** EXCERPT TO READ follows **

Tuesday, November 23, 2010

Thoughts on Fresh Paint

Over the course of the past year and a half or so, I've been slowly changing the colors of all the rooms of my house. It started with the three-season porch (red to purple), then the master bedroom (nicotine off white to eucalyptus green), the kitchen (awful pastel sea green to straw yellow), and finally my living/dining room space, which has been the source of my labor for the past three days. This process has proven to be most therapeutic.

The history of my tenure in this home is a sad one. The emotional wounds have long scarred over and I have no wish to scratch them here, but occasionally a wound re-opens and I find myself wanting to live somewhere else. However, because of the timing of my purchase, there isn't a economically wise way out of the mortgage. So I'm left to deal with it, but I decided I'm not going to live with it "as is." My method of sealing the wounds for good involves paint, and not only the new color but the process involved.

Before you can think of painting, cleaning must happen first. All the dust and grime needs to go, all the nail holes filled in. This part of the process was particularly wonderful the living room, since the "ex" had decided it a nice idea to hang a print with not two, not three, but EIGHT roofing nails! I don't need to say why this was unwise, but when the print was removed it was destroyed and the nails left nasty holes in the wall. The holes are no more, and after a few weeks of the new paint I probably won't remember them anymore.

The color itself is much brighter than the old. I went from the same nicotine-stain off white of the bedroom to a much brighter porcelain off white. It's still neutral, but the color actually makes the room look bigger. With every brush or roller stroke, I sealed away forever every disagreement, every name-calling, and every tear that was shed in this space before, during, and after that relationship. A fresh coat of paint has become more than a new color. It is an intrinsic method of healing and moving forward without a constant reminder of what is behind.

1 comment:

  1. I got a good chuckle at 8 roofing nails :-)

    When we moved here it was wonderful to paint and get the old tenants out and ourselves in with new colors. Each room is a reflection of who we are. Bryan's room is forest green and tan; Dortea's room has different colors for each wall - yellow, pink, blue, and purple. Our living room has buttery yellow walls but with bright cranberry carpeting and drapes. I like to think each room reflects us. We're peaceful, but we have a fun side to us. I think what you do to your house, whether it be decorating, painting, finding throw rugs, etc, is therapeutic and shows off who you really are inside.

** End of EXCERPT TO READ **

PROBLEM DETAILS: Rewrite the post on fresh paint, starting with "Tuesday, November 23, 2010" and going on through "be most therapeutic.", with "straw yellow" changed to "lemon yellow".

** SOURCE MATERIAL follows **

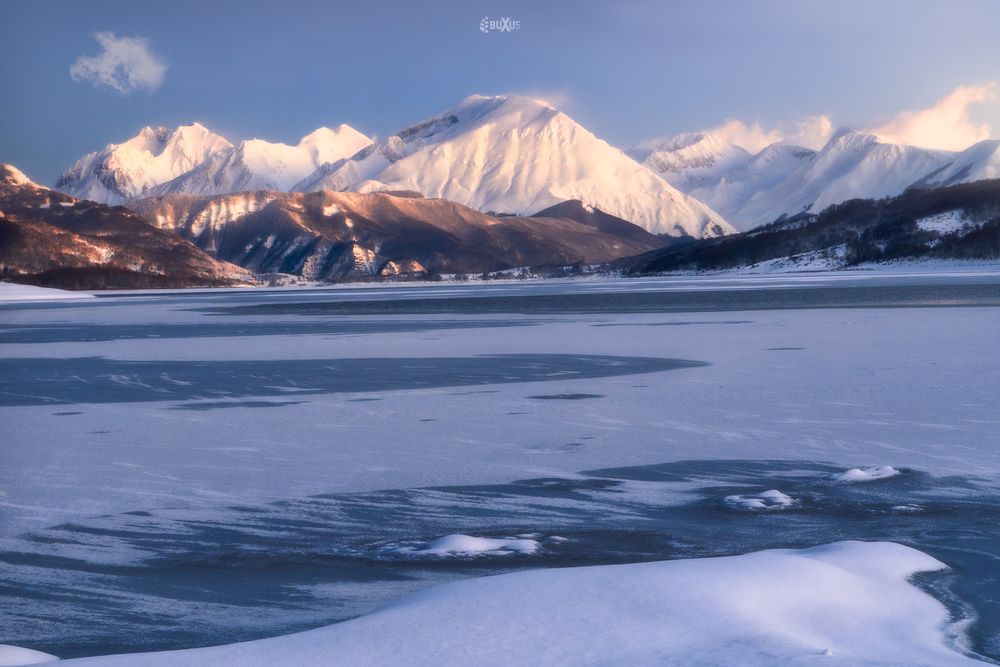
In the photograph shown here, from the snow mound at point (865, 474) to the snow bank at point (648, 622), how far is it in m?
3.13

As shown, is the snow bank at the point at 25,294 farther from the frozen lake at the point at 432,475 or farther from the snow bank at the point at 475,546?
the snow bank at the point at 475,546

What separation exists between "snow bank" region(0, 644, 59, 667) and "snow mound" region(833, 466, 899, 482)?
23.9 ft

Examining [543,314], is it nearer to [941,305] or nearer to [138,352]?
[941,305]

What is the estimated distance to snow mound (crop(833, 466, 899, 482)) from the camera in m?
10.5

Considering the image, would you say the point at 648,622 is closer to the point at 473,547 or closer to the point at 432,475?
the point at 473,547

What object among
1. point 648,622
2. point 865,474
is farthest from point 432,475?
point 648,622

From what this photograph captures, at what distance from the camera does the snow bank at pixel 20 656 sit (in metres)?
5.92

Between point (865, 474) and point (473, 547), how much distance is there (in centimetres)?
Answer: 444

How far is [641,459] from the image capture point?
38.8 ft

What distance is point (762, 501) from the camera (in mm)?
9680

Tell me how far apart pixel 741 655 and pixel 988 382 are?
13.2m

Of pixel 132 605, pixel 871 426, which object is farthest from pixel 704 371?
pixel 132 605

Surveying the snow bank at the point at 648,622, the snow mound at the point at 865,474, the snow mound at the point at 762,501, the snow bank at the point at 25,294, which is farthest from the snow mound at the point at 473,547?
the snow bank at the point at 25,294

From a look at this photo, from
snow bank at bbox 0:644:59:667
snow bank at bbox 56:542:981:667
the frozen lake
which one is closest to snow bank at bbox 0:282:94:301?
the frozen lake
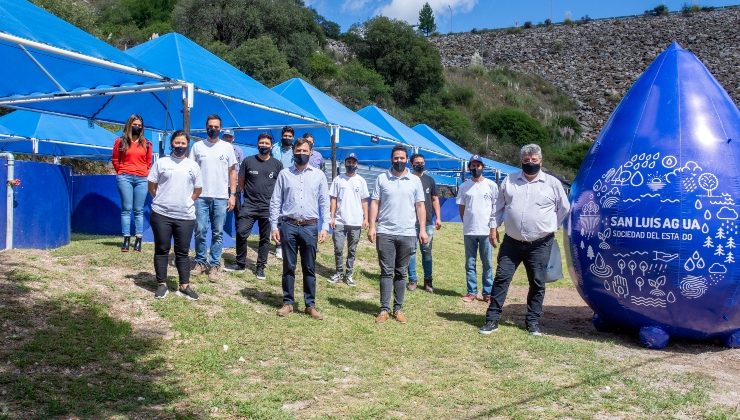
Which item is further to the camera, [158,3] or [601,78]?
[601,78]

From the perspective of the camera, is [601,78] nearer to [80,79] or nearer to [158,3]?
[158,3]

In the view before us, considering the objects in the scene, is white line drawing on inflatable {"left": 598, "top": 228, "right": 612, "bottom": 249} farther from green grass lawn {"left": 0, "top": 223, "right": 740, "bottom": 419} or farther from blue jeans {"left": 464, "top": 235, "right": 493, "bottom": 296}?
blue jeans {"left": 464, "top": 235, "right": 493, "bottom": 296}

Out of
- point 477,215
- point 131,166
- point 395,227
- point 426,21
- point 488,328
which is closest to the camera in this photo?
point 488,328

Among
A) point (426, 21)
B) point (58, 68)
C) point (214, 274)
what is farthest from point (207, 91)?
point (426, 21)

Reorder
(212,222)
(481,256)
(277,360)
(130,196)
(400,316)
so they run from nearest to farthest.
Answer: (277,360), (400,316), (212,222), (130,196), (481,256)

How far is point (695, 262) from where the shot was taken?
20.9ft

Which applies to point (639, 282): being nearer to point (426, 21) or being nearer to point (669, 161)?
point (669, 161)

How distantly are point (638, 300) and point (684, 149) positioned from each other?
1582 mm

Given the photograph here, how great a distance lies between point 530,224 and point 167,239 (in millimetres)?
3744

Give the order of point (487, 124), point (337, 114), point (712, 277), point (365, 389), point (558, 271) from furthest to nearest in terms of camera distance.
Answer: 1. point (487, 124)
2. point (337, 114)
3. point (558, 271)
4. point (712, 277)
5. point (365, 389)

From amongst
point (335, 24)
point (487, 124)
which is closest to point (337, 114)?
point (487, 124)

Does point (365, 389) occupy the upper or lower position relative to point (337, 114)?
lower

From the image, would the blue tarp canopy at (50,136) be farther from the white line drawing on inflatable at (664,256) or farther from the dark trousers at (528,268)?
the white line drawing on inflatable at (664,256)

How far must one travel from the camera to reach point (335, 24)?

** End of SOURCE MATERIAL **

EXERCISE RESULT:
Tuesday, November 23, 2010

Thoughts on Fresh Paint

Over the course of the past year and a half or so, I've been slowly changing the colors of all the rooms of my house. It started with the three-season porch (red to purple), then the master bedroom (nicotine off white to eucalyptus green), the kitchen (awful pastel sea green to lemon yellow), and finally my living/dining room space, which has been the source of my labor for the past three days. This process has proven to be most therapeutic.